Multi-stage Retrieve and Re-rank Model for Automatic Medical Coding Recommendation
Xindi Wang, Robert E. Mercer, Frank Rudzicz
TL;DR
This work addresses automated ICD coding under a very large and long-tailed label space with lengthy clinical notes. It introduces a multi-stage retrieve-and-rerank framework: a retrieval stage using auxiliary EHR knowledge (DRG, CPT, medications) and BM25 to produce a compact candidate set, followed by a re-ranking stage that employs a Graphormer-based label encoder on a code co-occurrence graph and a contrastive learning objective to align notes with their true codes.

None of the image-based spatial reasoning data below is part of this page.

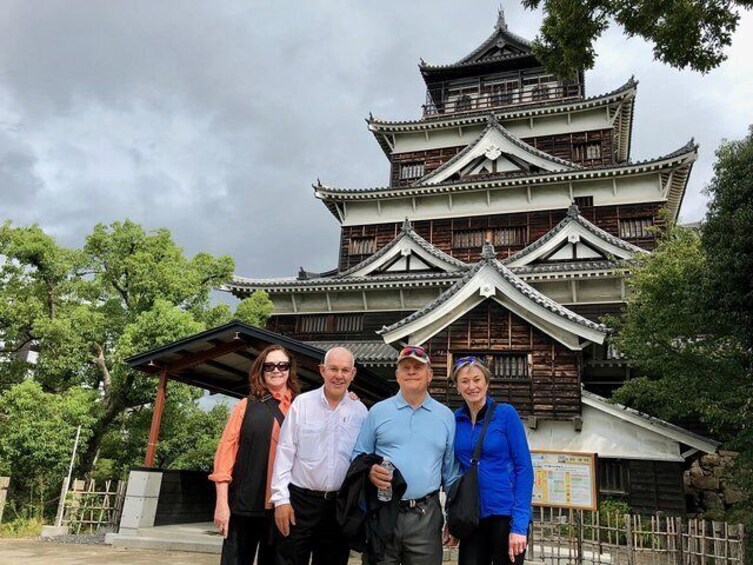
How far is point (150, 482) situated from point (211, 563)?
2.78 m

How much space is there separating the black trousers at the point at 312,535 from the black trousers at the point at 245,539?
23 centimetres

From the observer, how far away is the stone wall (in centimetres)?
1272

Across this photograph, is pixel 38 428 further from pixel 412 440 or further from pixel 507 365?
pixel 412 440

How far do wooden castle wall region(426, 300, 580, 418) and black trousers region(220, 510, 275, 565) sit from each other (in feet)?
34.0

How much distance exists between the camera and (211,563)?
7289mm

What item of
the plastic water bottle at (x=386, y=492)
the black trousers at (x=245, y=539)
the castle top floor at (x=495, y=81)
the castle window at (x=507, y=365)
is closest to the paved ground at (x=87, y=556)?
the black trousers at (x=245, y=539)

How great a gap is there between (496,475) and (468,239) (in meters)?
17.4

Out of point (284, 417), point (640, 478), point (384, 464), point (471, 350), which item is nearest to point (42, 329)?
point (471, 350)

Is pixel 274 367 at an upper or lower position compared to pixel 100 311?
lower

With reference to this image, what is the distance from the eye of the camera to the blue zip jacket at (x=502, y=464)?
3178 millimetres

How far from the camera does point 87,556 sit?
754 centimetres

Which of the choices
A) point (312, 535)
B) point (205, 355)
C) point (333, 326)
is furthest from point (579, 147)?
point (312, 535)

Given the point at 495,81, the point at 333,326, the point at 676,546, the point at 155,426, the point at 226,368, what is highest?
the point at 495,81

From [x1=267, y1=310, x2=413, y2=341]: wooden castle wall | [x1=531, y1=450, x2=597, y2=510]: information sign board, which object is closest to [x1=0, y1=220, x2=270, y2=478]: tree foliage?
[x1=267, y1=310, x2=413, y2=341]: wooden castle wall
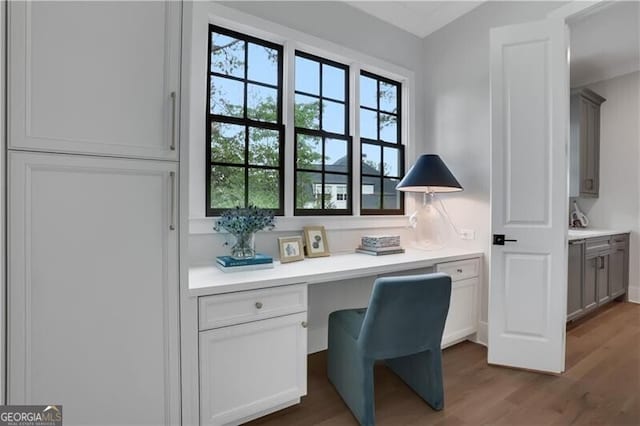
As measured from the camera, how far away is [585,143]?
153 inches

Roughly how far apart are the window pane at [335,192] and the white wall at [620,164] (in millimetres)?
3681

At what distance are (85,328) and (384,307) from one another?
1258 millimetres

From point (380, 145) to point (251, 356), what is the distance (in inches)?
85.6

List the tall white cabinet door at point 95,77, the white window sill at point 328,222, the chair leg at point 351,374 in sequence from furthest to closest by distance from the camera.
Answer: the white window sill at point 328,222 < the chair leg at point 351,374 < the tall white cabinet door at point 95,77

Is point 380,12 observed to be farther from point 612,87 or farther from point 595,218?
point 595,218

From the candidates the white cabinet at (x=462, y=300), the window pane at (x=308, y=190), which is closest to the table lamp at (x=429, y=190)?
the white cabinet at (x=462, y=300)

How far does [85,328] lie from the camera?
123 centimetres

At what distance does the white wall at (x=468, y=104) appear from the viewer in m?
2.66

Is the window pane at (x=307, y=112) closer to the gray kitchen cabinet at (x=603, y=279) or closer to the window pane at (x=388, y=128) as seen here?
the window pane at (x=388, y=128)

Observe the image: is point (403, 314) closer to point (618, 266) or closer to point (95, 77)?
point (95, 77)

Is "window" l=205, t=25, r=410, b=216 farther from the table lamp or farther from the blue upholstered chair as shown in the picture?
the blue upholstered chair


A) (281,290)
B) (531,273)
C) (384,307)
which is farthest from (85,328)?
(531,273)

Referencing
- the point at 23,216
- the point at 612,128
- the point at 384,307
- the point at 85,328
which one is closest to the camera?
the point at 23,216

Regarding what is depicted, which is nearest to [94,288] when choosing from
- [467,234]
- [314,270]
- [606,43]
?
[314,270]
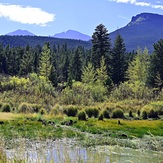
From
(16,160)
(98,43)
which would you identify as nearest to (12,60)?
(98,43)

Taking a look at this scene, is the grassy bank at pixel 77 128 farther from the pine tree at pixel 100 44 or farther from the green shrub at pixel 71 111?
the pine tree at pixel 100 44

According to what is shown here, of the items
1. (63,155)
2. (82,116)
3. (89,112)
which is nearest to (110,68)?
(89,112)

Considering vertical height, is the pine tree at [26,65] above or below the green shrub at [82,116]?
above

The approach achieves state-of-the-art performance on MIMIC-III full and top-50 settings, particularly in precision-at-k metrics, and demonstrates the importance of leveraging long context and label interdependencies. By effectively narrowing the label space and exploiting external knowledge and code co-occurrence, the method offers a practical ICU-ready solution for automated medical coding with potential extensions to UMLS and synonymy in future work.
Abstract
The International Classification of Diseases (ICD) serves as a definitive medical classification system encompassing a wide range of diseases and conditions. The primary objective of ICD indexing is to allocate a subset of ICD codes to a medical record, which facilitates standardized documentation and management of various health conditions. Most existing approaches have suffered from selecting the proper label subsets from an extremely large ICD collection with a heavy long-tailed label distribution. In this paper, we leverage a multi-stage ``retrieve and re-rank'' framework as a novel solution to ICD indexing, via a hybrid discrete retrieval method, and re-rank retrieved candidates with contrastive learning that allows the model to make more accurate predictions from a simplified label space. The retrieval model is a hybrid of auxiliary knowledge of the electronic health records (EHR) and a discrete retrieval method (BM25), which efficiently collects high-quality candidates. In the last stage, we propose a label co-occurrence guided contrastive re-ranking model, which re-ranks the candidate labels by pulling together the clinical notes with positive ICD codes. Experimental results show the proposed method achieves state-of-the-art performance on a number of measures on the MIMIC-III benchmark.